(INSTRUCTIONS FOR THE TASK)
Lines from the listing that hold the string "Hips" are what you should return.

(RECORDS FOR THE EXERCISE)

BEGIN

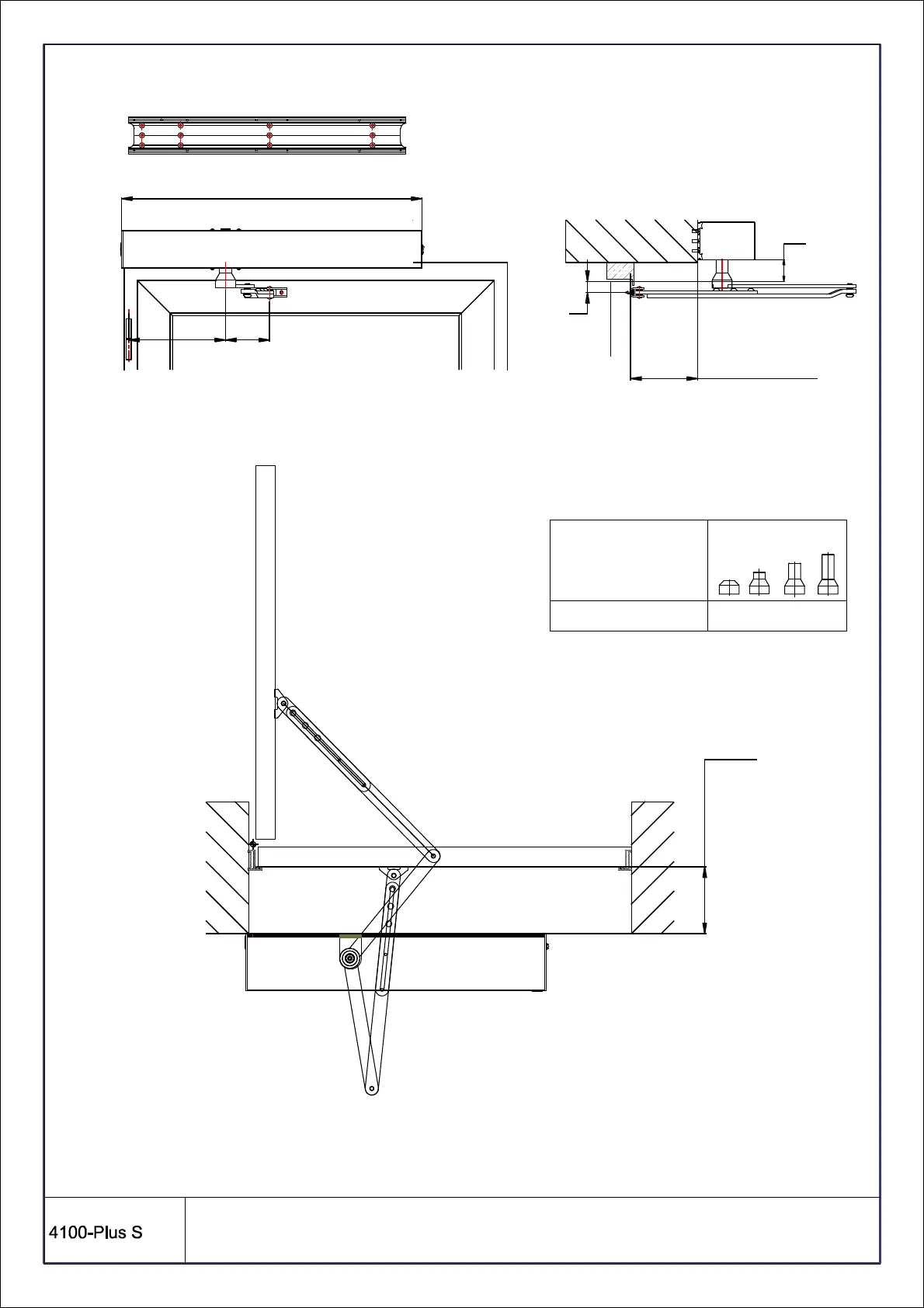 4100-Plus S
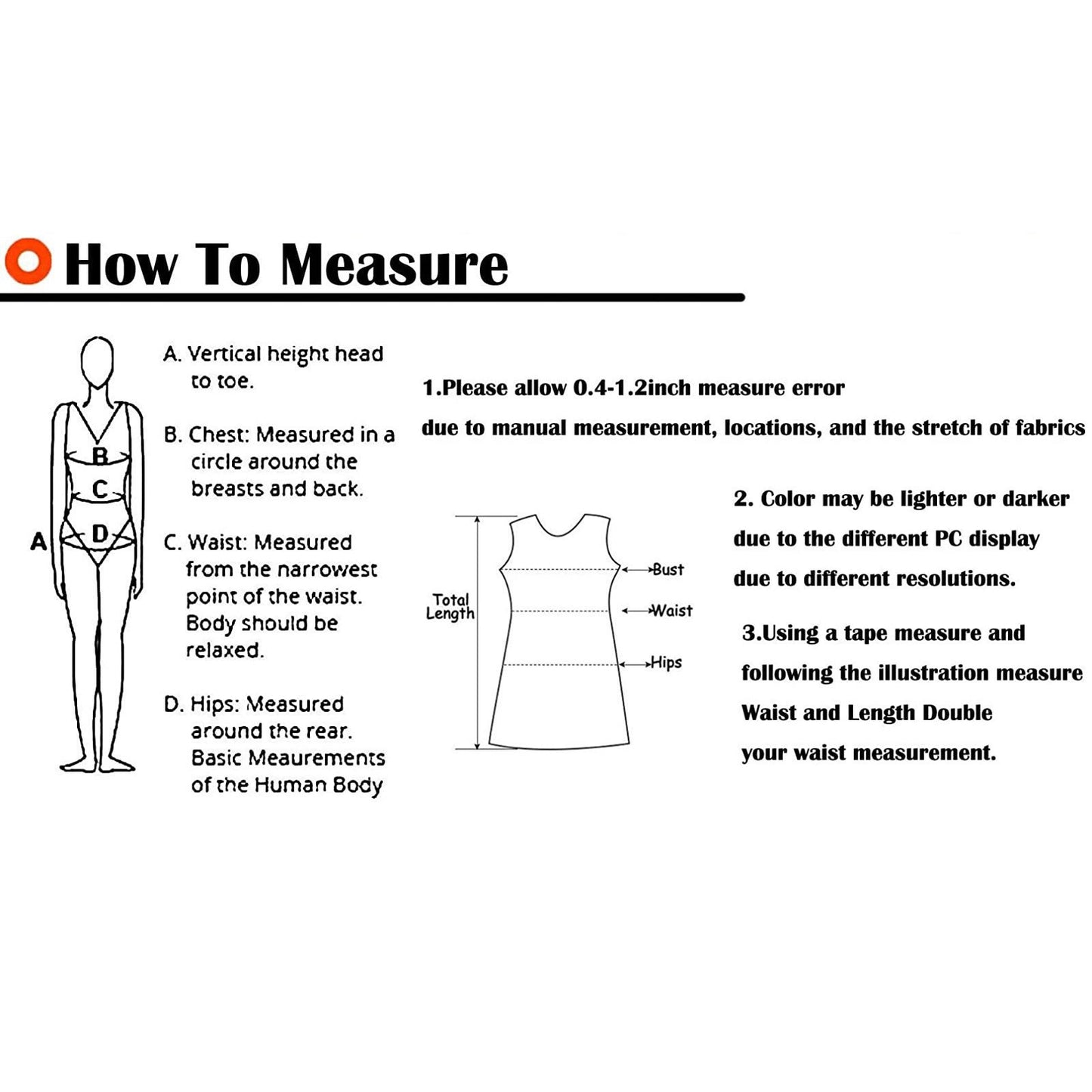 How To Measure

A
B
C
D

A. Vertical height head to toe.

B. Chest: Measured in a circle around the breasts and back.

C. Waist: Measured from the narrowest point of the waist. Body should be relaxed.

D. Hips: Measured around the rear. Basic Meaurements of the Human Body

1.Please allow 0.4-1.2inch measure error due to manual measurement, locations, and the stretch of fabrics

Total Length
Bust
Waist
Hips

2. Color may be lighter or darker due to the different PC display due to different resolutions.

3.Using a tape measure and following the illustration measure Waist and Length Double your waist measurement.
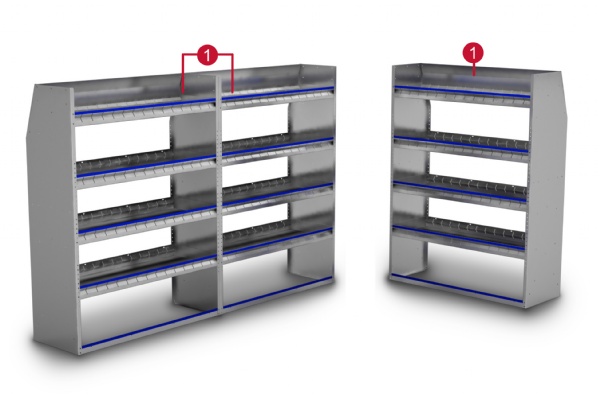 1

1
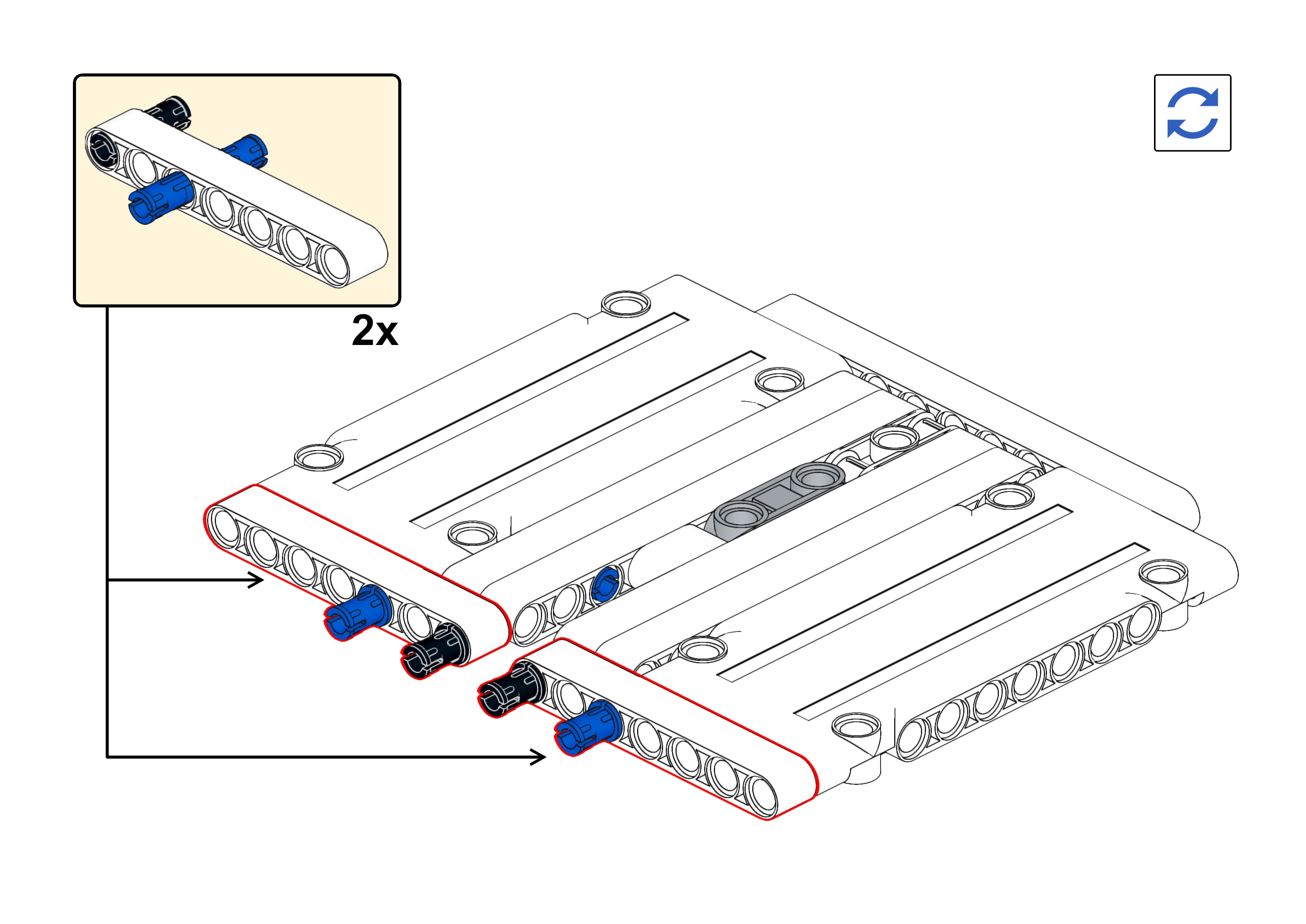 2x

END

(OUTPUT OF THE TASK)
D. Hips: Measured around the rear. Basic Meaurements of the Human Body
Hips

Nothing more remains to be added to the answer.